Erste Erkenntnis nach einer Woche im neuen Leben: Du nimmst dich selbst immer mit. Und deine Kinder. Und deine dreckige Wäsche. Außerdem: In Spanien scheint es keinen Getreidekaffee zu geben. Mist.
Ok, also Erwartungen runterschrauben, annehmen, was ist, und das Beste daraus machen. Gelingt mir ja immer nur so semi gut. Habe ich mir aber ganz weit oben auf die möchte-ich-während-unserer-Reise-dran-arbeiten-Liste gesetzt.
Generell klingen Dinge in meinem Kopf oft viel schöner und entspannter, als sie es dann in Wirklichkeit sind. Der Flug zum Beispiel. Ich: „Ach, was sind schon fünf Stunden! Kann doch nicht so schlimm sein!“ War auch nicht wirklich schlimm, aber schön ist auch anders. Als großer Mensch hat man es ja eh schon schwer im Flugzeug. Mit Baby auf dem Schoß wirds nicht bequemer. Und mit Baby auf dem Schoß, das aufgrund der neuen Umgebung plötzlich ständig Verdauung hat, erst recht nicht. Aber gut, irgendwann waren wir dann tatsächlich da und eine lange Busfahrt später dann auch in der Unterkunft. Für viel mehr als todmüde ins Bett zu fallen, hat es dann an diesem Abend auch nicht mehr gereicht.
Der nächste Morgen geht gut los: Wir entdecken eine süße kleine Bäckerei mit einer unglaublich lecker aussehenden Auswahl an Torten, Gebäck und allem, was das Naschherz begehrt. Hier muss ich mich die nächsten Wochen auf jeden Fall durch die Auslage probieren!
Weiter geht es zum nächstgelegenen Supermarkt, der zu meiner großen Enttäuschung ein Lidl ist. Ich liebe es ja, im Ausland in Supermärkte zu gehen und mir gaaaanz in Ruhe ALLES anzuschauen. Und ich meine wirklich alles! Man lernt neue Vokabeln und ich staune, was es alles so gibt, was wir in Deutschland nicht haben. Da ist mir Lidl natürlich viel zu unexotisch. Macht aber nichts, denn ausgedehnte Supermarkttouren klappen eh nicht so gut mit Baby im Tuch, das nach fünf Minuten beschließt, es möchte doch eigentlich lieber aussteigen, und mit großem Kind, das wie ein Flummi durch die Gänge hüpft und schreit „Ich will Eis, ich will Eis, ich will Eis“. Aber, was soll ich sagen, so einen gut sortierten und modernen Lidl habe ich in Deutschland noch nicht gesehen.
Der Rest des ersten Tages vergeht mit Nahrungszubereitung und -aufnahme, Erkundung der näheren Umgebung und Bestaunen des Festumzugs zu Ehren der Schutzpatronin des Ortes. Ok, Mann und großes Kind staunen, Baby und ich stillen im fensterlosen Schlafzimmer. Nachdem die Große bereits angekündigt hatte, sich Kopfhörer aufsetzen zu wollen, wenn das Feuerwerk am Abend losgeht (gegen Lärm aller Art ist sie ziemlich empfindlich, außer, sie macht ihn selbst), bin ich froh, dass sie schon schläft, als es losgeht. So ungefähr stelle ich es mir im Schutzbunker vor, wenn draußen die Bomben einschlagen.

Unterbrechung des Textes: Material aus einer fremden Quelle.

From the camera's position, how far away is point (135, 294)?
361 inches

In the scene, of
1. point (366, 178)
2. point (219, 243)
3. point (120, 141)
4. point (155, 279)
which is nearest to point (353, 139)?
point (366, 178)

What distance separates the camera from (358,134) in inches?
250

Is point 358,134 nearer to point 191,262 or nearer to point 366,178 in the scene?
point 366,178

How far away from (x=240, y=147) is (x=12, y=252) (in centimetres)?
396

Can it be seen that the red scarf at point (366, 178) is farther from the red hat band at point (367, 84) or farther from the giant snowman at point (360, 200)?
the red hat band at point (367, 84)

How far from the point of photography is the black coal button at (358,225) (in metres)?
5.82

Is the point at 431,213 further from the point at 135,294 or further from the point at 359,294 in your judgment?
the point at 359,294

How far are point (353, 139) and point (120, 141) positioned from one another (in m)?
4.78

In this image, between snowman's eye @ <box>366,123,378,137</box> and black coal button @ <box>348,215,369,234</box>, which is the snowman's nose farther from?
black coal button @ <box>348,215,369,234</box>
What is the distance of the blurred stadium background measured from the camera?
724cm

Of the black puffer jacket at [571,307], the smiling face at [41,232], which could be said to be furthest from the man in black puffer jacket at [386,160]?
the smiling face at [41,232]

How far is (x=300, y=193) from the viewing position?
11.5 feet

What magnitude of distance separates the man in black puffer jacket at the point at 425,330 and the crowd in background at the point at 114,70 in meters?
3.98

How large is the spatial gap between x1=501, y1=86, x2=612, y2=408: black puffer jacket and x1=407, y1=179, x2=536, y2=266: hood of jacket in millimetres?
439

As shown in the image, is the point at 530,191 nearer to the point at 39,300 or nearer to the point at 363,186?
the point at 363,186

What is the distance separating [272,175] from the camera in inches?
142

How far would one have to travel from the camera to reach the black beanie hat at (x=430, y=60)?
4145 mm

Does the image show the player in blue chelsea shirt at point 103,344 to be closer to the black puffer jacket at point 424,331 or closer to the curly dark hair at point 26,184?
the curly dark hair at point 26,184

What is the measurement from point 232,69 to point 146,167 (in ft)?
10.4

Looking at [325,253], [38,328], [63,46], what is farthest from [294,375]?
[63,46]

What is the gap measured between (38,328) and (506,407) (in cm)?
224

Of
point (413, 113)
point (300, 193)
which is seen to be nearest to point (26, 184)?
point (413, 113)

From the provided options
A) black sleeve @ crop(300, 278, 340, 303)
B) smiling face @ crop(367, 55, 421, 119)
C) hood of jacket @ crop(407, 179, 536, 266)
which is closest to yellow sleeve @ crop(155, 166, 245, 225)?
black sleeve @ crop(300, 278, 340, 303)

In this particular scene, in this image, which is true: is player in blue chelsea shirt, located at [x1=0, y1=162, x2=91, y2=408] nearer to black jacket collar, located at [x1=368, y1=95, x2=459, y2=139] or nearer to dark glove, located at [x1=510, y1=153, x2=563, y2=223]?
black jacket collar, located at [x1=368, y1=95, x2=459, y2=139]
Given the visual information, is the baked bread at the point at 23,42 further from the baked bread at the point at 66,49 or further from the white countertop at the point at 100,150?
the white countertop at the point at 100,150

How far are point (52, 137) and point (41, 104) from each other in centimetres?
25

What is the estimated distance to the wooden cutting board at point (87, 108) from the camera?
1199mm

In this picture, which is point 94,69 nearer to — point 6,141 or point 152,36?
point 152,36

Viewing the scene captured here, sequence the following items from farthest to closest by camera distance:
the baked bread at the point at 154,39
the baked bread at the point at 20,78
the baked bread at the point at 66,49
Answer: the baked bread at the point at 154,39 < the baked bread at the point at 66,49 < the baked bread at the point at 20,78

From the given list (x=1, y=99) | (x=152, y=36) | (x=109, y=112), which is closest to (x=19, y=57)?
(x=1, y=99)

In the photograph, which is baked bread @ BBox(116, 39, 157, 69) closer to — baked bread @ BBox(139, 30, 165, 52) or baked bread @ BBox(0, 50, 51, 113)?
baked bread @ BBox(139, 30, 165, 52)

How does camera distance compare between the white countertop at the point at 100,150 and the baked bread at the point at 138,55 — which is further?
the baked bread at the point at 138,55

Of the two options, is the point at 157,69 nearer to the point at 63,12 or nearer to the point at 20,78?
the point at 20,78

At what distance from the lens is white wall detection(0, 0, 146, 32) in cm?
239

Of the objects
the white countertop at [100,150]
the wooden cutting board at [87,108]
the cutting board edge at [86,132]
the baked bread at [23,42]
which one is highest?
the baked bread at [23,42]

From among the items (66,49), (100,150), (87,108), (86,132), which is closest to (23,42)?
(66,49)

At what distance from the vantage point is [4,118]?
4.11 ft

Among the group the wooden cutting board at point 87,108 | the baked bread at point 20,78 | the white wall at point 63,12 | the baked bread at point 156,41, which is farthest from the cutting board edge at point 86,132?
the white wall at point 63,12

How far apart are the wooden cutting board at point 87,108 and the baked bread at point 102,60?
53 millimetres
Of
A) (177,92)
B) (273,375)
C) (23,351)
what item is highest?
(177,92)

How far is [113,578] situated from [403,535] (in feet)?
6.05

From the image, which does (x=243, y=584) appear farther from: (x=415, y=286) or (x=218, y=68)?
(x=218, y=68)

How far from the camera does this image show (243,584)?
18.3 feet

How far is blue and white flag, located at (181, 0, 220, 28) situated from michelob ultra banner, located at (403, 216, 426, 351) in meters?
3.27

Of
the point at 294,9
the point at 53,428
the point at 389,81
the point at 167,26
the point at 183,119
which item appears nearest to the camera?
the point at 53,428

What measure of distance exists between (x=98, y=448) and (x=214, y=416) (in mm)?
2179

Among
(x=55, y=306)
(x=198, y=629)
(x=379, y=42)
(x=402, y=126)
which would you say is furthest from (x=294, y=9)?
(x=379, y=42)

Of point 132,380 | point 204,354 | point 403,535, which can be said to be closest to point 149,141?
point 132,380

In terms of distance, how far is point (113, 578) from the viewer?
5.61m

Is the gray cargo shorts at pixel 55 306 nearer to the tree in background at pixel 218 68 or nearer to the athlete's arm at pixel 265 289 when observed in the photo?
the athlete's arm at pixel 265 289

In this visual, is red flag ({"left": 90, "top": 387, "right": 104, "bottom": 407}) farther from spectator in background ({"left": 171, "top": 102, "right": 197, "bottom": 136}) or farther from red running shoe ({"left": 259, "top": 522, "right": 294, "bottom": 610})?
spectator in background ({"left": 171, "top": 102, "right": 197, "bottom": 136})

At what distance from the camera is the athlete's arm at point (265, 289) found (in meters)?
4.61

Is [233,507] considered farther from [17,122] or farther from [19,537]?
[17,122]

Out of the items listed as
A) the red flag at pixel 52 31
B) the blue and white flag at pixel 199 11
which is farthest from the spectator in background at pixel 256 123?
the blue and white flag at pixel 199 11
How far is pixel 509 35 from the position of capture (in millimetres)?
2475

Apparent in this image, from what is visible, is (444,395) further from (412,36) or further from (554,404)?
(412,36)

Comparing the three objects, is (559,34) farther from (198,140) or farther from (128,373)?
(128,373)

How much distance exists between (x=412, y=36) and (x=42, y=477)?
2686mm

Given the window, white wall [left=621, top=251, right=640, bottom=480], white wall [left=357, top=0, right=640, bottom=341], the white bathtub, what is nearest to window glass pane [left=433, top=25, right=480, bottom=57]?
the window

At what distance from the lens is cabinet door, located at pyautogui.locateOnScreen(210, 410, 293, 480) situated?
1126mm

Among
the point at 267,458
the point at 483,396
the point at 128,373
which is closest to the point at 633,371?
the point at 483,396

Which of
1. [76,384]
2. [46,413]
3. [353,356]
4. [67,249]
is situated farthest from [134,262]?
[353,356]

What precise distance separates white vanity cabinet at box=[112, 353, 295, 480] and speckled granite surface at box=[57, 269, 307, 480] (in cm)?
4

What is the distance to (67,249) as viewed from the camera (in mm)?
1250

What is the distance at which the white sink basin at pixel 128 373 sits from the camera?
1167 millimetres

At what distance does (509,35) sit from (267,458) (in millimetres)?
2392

Am nächsten Tag geht es endlich an den Strand. Gleich auf der anderen Straßenseite liegt ein süßer kleiner Strand, der interessanterweise ab dem späten Nachmittag fast komplett überflutet ist (einmal hat es fast unsere Strandmuschel erwischt). Nächste Erkenntnis: Coole Mama sein und dem Baby das Gefühl von Sand zwischen den Fingern ermöglichen wollen hat seinen Preis: Das Baby sieht aus wie ein paniertes Schnitzel (danke, Sonnencreme) und es rieselt auch noch Tage später Sand aus der Windel. Aber zum Glück machen wir ja Baby-led-waening, da darf das Baby von Anfang an alles essen. Also auch Sand.

Irgendwie war ich ja der Meinung, ich hätte auf Reisen mehr Zeit als Zuhause. Den Zahn kann ich mir aber ganz schnell ziehen. Der Rest der Woche vergeht mit noch mehr Gegend erkunden, an den Strand gehen und die Sonne genießen (beziehungsweise genießen, dass sie irgendwann nicht mehr ganz so heiß scheint), aber eben auch vielen Sachen, die auch zuhause anfallen, wie Kinder baden, Windeln wechseln, Wäsche waschen, Essen einkaufen und kochen, ein bisschen putzen, spielen, trösten usw.
Und dann haben wir ja noch unsere Mitbewohner. Gestatten: die Cucarachas. Jup. Kakerlaken. Der Mann hat sich ihnen todesmutig mit Schädlingsvernichter entgegengestellt, aber das hat sie nicht wirklich beeindruckt. Ein paar Tage später war der Kammerjäger da, komplett tiefenentspannt. „Nöö, das Spray ist nicht schädlich für die Kinder, da passiert nix. Ne, ne, alles gut.“ Das konnte ich nicht so recht glauben und fragte noch zwei Mal nach und plötzlich fiel ihm ein, dass es vielleicht doch eine gute Idee wäre, wenn wir uns jetzt mal für drei Stunden aus der Wohnung verabschieden würden. Vielleicht wollte er aber einfach auch nur seine Ruhe haben. Jedenfalls hoffen wir, dass wir nun unsere Ruhe vor den Kakerlaken haben, nachdem dem Baby letzte Nacht fast eine übers Gesicht gelaufen wäre, sehen wir es vor unserem inneren Auge schon freudestrahlend an einer lutschen.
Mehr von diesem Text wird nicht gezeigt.